The office, for all its faults, imposed boundaries you didn't have to maintain yourself. People got up and left, and that was permission to leave too. The lights got a bit sadder. Someone said "right, that's me." At home you have to manufacture all of that, and the manufacturing is genuine work that nobody costs into the "no commute, so much time saved" arithmetic.

A wide quiet landscape under open sky

what actually helped

So here is what I do, stripped of the wellness-blog framing. None of it is clever. The value is entirely in doing it consistently rather than in the ideas themselves.

I have a hard stop, and I treat it like a meeting I can't move. Not a vague intention to finish around six, an actual time at which I close the laptop lid, and if the thing isn't done, the thing isn't done, and it'll be there in the morning when I'm sharper anyway. The number of "urgent" evening problems that turned out to be perfectly fine the next day is, frankly, embarrassing.

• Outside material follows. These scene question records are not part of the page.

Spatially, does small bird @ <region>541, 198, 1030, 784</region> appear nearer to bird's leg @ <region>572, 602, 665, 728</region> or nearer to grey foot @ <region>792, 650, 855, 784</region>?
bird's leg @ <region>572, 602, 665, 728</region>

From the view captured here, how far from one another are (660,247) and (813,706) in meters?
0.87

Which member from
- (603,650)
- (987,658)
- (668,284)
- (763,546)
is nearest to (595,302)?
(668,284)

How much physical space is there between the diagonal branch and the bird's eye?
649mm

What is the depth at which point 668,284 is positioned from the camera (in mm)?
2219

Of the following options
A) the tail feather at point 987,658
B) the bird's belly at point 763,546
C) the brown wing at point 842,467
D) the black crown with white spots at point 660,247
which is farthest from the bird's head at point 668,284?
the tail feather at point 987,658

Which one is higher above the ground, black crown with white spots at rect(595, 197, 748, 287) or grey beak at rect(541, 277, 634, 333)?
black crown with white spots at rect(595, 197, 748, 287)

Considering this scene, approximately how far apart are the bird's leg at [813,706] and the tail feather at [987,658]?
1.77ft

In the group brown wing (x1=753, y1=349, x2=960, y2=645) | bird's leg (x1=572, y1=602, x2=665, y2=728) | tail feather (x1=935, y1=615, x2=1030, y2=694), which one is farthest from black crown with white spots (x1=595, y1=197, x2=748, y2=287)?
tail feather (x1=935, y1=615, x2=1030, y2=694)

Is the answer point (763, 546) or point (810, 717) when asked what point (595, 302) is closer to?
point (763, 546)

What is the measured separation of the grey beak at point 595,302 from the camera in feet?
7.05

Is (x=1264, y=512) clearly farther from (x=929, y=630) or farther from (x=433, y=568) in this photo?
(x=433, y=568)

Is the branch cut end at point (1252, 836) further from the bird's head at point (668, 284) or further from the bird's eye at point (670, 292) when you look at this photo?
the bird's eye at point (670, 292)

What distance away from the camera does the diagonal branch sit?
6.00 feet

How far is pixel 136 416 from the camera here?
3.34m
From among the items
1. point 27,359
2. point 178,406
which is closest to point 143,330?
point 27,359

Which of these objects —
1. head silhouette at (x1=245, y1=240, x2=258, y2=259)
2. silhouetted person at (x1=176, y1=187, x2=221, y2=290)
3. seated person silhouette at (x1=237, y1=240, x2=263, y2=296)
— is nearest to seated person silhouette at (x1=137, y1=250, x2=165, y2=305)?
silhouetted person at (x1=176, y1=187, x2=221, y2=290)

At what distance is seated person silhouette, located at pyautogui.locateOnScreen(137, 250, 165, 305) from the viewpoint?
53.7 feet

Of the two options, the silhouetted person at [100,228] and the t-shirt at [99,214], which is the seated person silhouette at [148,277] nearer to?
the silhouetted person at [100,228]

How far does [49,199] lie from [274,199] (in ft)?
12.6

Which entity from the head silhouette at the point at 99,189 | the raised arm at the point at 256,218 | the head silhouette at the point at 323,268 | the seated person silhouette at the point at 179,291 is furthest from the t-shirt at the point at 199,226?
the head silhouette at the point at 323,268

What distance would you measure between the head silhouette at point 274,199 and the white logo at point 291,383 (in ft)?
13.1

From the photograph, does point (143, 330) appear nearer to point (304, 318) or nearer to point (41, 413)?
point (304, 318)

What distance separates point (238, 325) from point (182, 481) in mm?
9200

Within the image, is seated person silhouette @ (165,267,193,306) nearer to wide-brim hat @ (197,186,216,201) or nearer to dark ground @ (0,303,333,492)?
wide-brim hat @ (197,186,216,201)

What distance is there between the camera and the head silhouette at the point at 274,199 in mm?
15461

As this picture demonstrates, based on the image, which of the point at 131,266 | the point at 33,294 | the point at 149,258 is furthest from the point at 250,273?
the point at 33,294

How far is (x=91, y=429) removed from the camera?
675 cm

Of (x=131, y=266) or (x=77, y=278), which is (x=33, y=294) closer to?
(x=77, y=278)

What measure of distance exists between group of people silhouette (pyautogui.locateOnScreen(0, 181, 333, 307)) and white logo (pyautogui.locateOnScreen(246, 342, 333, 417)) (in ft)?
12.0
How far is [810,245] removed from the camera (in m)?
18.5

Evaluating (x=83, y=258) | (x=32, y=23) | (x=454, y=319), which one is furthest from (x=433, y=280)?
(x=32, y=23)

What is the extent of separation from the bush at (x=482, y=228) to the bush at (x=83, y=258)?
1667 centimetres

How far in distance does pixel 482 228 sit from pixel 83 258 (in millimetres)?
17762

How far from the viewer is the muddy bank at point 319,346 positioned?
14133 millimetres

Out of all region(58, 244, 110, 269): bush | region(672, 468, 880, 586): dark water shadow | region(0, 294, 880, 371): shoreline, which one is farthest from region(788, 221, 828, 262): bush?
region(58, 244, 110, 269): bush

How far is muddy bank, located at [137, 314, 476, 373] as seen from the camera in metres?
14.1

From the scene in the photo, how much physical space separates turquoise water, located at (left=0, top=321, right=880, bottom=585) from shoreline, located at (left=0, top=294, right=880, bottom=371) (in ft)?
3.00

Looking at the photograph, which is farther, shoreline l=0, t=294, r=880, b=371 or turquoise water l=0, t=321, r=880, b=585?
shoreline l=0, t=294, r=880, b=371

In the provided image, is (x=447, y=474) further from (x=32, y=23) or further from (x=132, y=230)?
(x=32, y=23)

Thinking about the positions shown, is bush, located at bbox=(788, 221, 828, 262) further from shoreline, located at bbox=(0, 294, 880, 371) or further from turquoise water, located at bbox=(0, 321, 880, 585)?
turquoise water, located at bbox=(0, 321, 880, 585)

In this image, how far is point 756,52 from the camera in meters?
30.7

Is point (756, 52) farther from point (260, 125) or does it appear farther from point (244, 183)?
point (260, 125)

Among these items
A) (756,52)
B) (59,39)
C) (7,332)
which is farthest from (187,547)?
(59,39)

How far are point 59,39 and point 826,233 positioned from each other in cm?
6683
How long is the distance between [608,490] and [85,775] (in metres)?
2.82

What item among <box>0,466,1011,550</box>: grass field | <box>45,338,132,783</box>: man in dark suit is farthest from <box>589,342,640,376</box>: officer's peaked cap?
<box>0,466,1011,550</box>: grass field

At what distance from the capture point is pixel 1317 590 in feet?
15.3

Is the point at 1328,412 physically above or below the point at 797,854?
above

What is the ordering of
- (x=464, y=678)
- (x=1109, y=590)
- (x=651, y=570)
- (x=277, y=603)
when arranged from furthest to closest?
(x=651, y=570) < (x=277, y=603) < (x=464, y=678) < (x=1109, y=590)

I go outside before I start, even for ten minutes, even when it's grey and drizzling, which where I live is most of the time. It's a manufactured commute. It does the same psychological job the real one did: a buffer between not-working and working, so I arrive at the desk already in the right gear instead of rolling from bed to keyboard with my brain still in sleep mode.

  • A separate space, even a corner, that means "work" and gets left at the end of the day.
  • A real lunch away from the desk, not a sandwich eaten over the keyboard while I keep typing.
  • Camera off when it adds nothing, because performing attentiveness on video is its own quiet tax.

the social thing is real

The bit I underrated for the longest is the social cost, and I say this as someone fairly content in his own company. The office gave me a low background hum of human contact I didn't have to arrange: the kitchen, the corridor, the conversation that solves a problem in ninety seconds because you happened to be standing near the right person. At home all of that becomes deliberate. You have to schedule the thing that used to be ambient, and a scheduled chat is never quite the same as bumping into someone, because the serendipity was the point.

I don't have a tidy fix for that. What I have is an awareness of it, which at least stops me mistaking a fortnight of feeling oddly flat for some deeper problem when really I've just not spoken to a colleague face to face in too long. So I make the effort. I go in occasionally even though I don't strictly need to. I say yes to the call that could have been an email, sometimes, because the inefficiency is the value.

the honest bottom line

I wouldn't go back to five days in an office, and I'd be wary of anyone who tells you working from home is straightforwardly better or straightforwardly worse. It's a trade. You swap a commute and an imposed structure for autonomy and the obligation to build that structure yourself, and whether that's a good trade depends entirely on whether you actually do the building. The freedom is real. So is the work of staying well inside it, and the cheerful version that skips that second part is selling you something. Done with my eyes open, it suits me. But it took years to learn it isn't free, and the price is paid in small daily acts of discipline that look like nothing and are, in fact, the whole job.